The changes also involve the allocation operators. Operator new is no longer overloaded for both managed and unmanaged types, and is used to allocate objects only on the native heap. To allocate objects on the managed heap operator, gcnew is used.


class FooNative
{
public:
int Value;
};

ref class FooManaged
{
public:
property int Value;
};

// handle to an object on the managed heap
FooManaged^ mfoo = gcnew FooManaged();
// tracking reference to a gc-lvalue
FooManaged% rmfoo = *mfoo;

// change the object state using the handle
mfoo->Value = 10;
// access the object state using the tracking reference
Console::WriteLine(“managed foo value = {0}”, rmfoo.Value);

// pointer to an object on the native heap
FooNative* nfoo = new FooNative();
// reference to a native object
FooNative& rnfoo = *nfoo;

// change the object state using the pointer
nfoo->Value = 20;
// access the object state using the reference
Console::WriteLine(“native foo value = {0}”, rnfoo.Value);

(For the property syntax, see below.)

C++/CLI defines the nullptr, referred to as the null pointer constant, that acts as a universal null and is a compile-time expression that evaluates to zero in accordance with the C++ standard. nullptr is a literal having the null type (but objects of this type cannot be created). The null value constant can be implicitly converted to a pointer or a handle type, becoming a null pointer value or null value.


String^ str = nullptr; // handle str has the null value
char* ch = nullptr; // pointer ch has the null pointer value
if(str == nullptr)
str = gcnew String(“managed heap object”);

You can’t apply the typeid operator on nullptr, nor sizeof (because the null type doesn’t have a size), nor can it be thrown using a throw expression.

The way types are declared in C++/CLI also has changed. The __gc, __nogc, or __value keywords are obsolete and have been replaced with an adjective class form:


struct FooNativeS {}; // native struct
class FooNativeC {}; // native class

ref class FooReferenceC {}; // CLR reference type
ref struct FooReferenceS {}; // CLR reference type

value class FooValueC {}; // CLR value type
value struct FooValueS {}; // CLR value type

interface class FooInterfaceC {}; // CLR interface type
interface struct FooInterfaceS {}; // CLR interface type

enum class FooEnumC {}; // CLR enumeration type
enum struct FooEnumS {}; // CLR enumeration type

Freeing Resources

The CLR does not support the C++ concept of destructors, which are placeholders for freeing resources.
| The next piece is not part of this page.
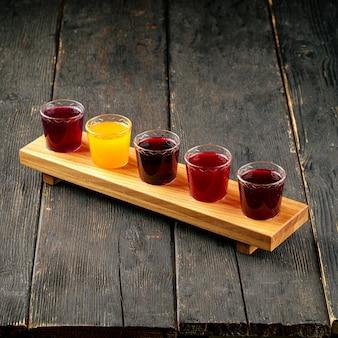 Wybór różnych naturalnych alkoholowych nalewek owocowych na czarnej drewnianej powierzchni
Instead, a disposed patter was promoted. Types that manage resource that must be freed when objects are no longer needed have to implement the IDisposable::Dispose() method, that should be called when the resource is no longer needed. But, because this method must be called explicitly, objects that must free resources also have to implement a finalizer, which is called automatically by the garbage collector before claiming the memory allocated for the object. But, when Dispose() is called manually, the finalizer should be prevented from being called, which is done by calling CG::SuppressFinalize() in the implementation of Dispose(). A typical implementation of the dispose pattern in MC++ looks like this:


__gc class Foo: public IDisposable
{
// unmanaged resource
// managed resource

// indicates whether Dispose has been called.
bool bDisposed;
public:
Foo()
{
}

// implementation of IDisposable::Dispose()
void Dispose()
{
Dispose(true);
// make sure the GC won’t call Dispose again
GC::SuppressFinalize(this);
}

void Dispose(bool disposing)
{
// Dispose was not yet called
if(!this->bDisposed)
{
// if disposing == true, the call is made from user code
// unmanaged and managed resources can be disposed
//
// if disposing == false, the call is made from the
// finalizer
// managed resources should not be referred, only
// unmanaged resources
if (disposing)
{
// Dispose managed resources.
}

// dispose unmanaged resources
}

this->bDisposed = true;
}

// not a C++ destructor, but an implementation of the
// Object::Finalize method
~Foo()
{
Dispose(false);
}
};

The Dispose() method produces deterministic clean-up code, whereas the Finalize() produces non-deterministic behavior because it’s up to the garbage collector, not to the programmer, to decide when to call it.

All this has changed in C++/CLI. If you try to implement IDisposable directly, like this:


ref class Foo: public IDisposable
{
public:
virtual void Dispose()
{
// free resources
}
};

you get an error message, C2605: ‘void Dispose()’ : this method is reserved. Instead, in C++/CLI you have a destructor that implements the Dispose method, and a finalizer that implements Finalize().


ref class Foo
{
public:
~Foo() // destructor, implements/overrides
// IDisposable::Dispose
{
// free managed and unmanaged resources
}

!Foo() // finalizer, implements/overrides Object::Finalize
{
// free only unmanaged resources
}
};

The finalizer’s syntax is very similar to the C++ syntax for destructors, but instead of using a ~, you use an exclamation mark, !. The compiler takes care of implementing the dispose pattern, as presented above. To call the disposer/destructor, you use the delete operator.


Foo^ foo = gcnew Foo();

delete foo; // calls handle destructor

The finalizer is called automatically by the GC before reclaiming the memory.

Moreover, you can use stack semantics to create reference types objects.


Foo f; // object on the managed heap

f.DoSomething();

In this case, you don’t call delete. Because the object is actually on the managed heap, the garbage collector will call the finalizer automatically and the unmanaged resources will be freed (but this will employ non-deterministic behavior).

Properties

In .NET, properties can be viewed as object-oriented fields that promote encapsulation by hiding the internal representation of data. In C#, a property would look like this:


public int Age
{
get {return nAge;} // nAge is a private integer that
// represents the age of a person
set {nAge = value;}
}

In fact, this property is compiled into a get_Age and set_Age method in MSIL. The simple property accessors are inlined by the JIT-compiler, which means that in terms of performance, accessing a field and a property are the same.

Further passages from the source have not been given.